Food Processing & Technology
Volume 2 Issue 1

Research experience & future research plans

Avik Mukharjee
Department of Department of Food Technology, Haldia Institute of Technology, India
Received: January 17, 2016 | Published: February 18, 2016

Correspondence: Avik Mukharji, Department of Department of Food Technology, Haldia Institute of Technology, India, Email

Citation: Mukharjee A. Research experience & future research plans. MOJ Food Process Technol. 2016;2(1):29. DOI: 10.15406/mojfpt.2016.02.00028


In the course my nine and half years of research experience, I have had the privilege of working in different research projects, most of which focused on foodborne contaminants that cause infectious diseases in human. A selected few of my research experiences are briefly described in the following list.

Sporadic case of enterohemorrhagic colitis through hand-to-mouth transmission

A sporadic case of enterohemorrhagic colitis was reported to the Minnesota Department of Health, Minnesota, USA. Isolated culture of the infectious agent from the patient was compared using genetic fingerprinting technique with the environmental isolates obtained from the house of the patient. It was confirmed as the etiological agent responsible for the illness. The study also confirmed source of the pathogen, and its route of transformation from the environment to the patient.

Fingerprinting of Escherichia coli isolates naturally occurring in fresh produce

Naturally occurring E. coli isolates obtained from farm-fresh fruits and vegetables were fingerprinted, and cluster analysis on their genetic fingerprints was performed to identify any relationship that may exists between these isolates obtained from different agricultural farms. Being a longitudinal study, survival of these E. coli strains in farm environment was also examined by repeated detection of the same genetic type along the time scale. This study opened up a very interesting area of future research, in which these E. coli strains would be characterized to evaluate their survival or adaptation strategy in the harsh environmental conditions that exist in agricultural farm.

Attachment to surfaces through biofilm production verotoxigenic E. coli, as affected by their quorum sensing ability

It has been established that at a high cell density, binding of autoinducers (e.g. AI-2) with cell receptors regulates gene expressions for virulence factors, bioluminescence, biofilm formation, cell-to-cell communication, flagellar synthesis, and motility. Pathogenic E. coli, both AI-2-positive and negative strains, were evaluated for biofilm production under various environmental conditions and surface characteristics. Although, this research project is yet to be completed, preliminary data analyses suggested that biofilm formation in the pathogenic E. coli strains was not strongly correlated to AI-2 secretion, but is affected by certain environmental conditions and surface characteristics. Further data analyses and derivations are currently being worked out in this research project.
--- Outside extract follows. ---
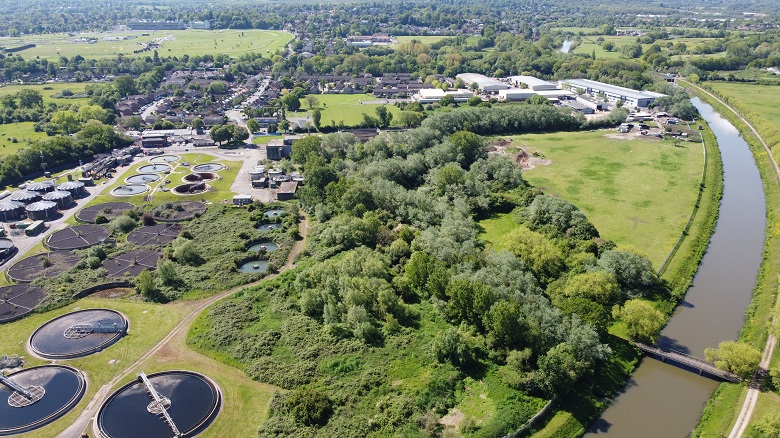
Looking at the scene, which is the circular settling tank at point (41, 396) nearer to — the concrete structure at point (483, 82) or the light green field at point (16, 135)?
the light green field at point (16, 135)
In future, I am interested to continue research works in the area of foodborne infections and its remedies at food production, processing, handling, distribution and consumption stages of food chain.

Development and characterization of bioremediation against foodborne etiological agents

All natural environmental niches are habitats of different microbial populations. Fresh fruits and vegetables are no exception. Published reports have documented non-detectable levels of foodborne pathogen or very short period of survival of infectious agents in the microenvironment that exists either on the surface or in the internal tissues of fresh fruits and vegetables. Numerous studies have focused on physical (e.g. geometry, surface texture, water activity) and chemical (pH, presence of organic acid and added preservatives) hurdles of this microenvironment that lead to rapid death or lack of growth of foodborne pathogens. In my future research, I would attempt to focus on biological agents naturally occurring in this environmental niche. Fruits and vegetables are well-known for providing natural habitat for lactic acid bacteria, which possess well-established and well-documented antimicrobial characteristics. However, in the proposed research project, I would like to evaluate genotypic characterization of such naturally occurring agents of bioremediation. Once genetic sequence(s) are identified, the target protein(s) will be isolated and characterized on the basis of its molecular weight, and the strains producing the target protein(s) will be evaluated trough in vivo antibacterial assay.
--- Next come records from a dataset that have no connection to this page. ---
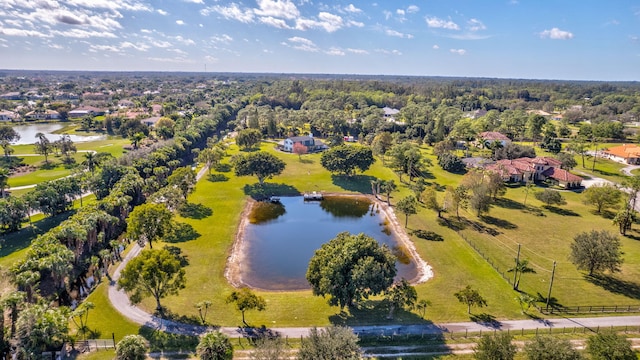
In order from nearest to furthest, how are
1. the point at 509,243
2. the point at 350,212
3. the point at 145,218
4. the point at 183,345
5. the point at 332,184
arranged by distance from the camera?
the point at 183,345 < the point at 145,218 < the point at 509,243 < the point at 350,212 < the point at 332,184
Survival strategy of E. coli O157:H7 in microenvironments that exist in food production areas

Foodborne strains of E. coli O157:H7 will be evaluated for virulence genes, particularly those responsible for attachment and survival on food surfaces or in food matrices or in food production environments. Published reports showed variable degrees survival of the pathogen depending upon different environmental niches and conditions prevailing in those niches. In the future research work that I plan to conduct, significance of the virulence genes in E. coli O157:H7 strains, particularly the plasmid-mediated ones, in attachment to and survival in food environments will be examined. Such research work may yield diversified avenues exploration considering different physical and chemical conditions associated with a particular environmental niche.



Conflict of interest

The author declares no conflict of interest.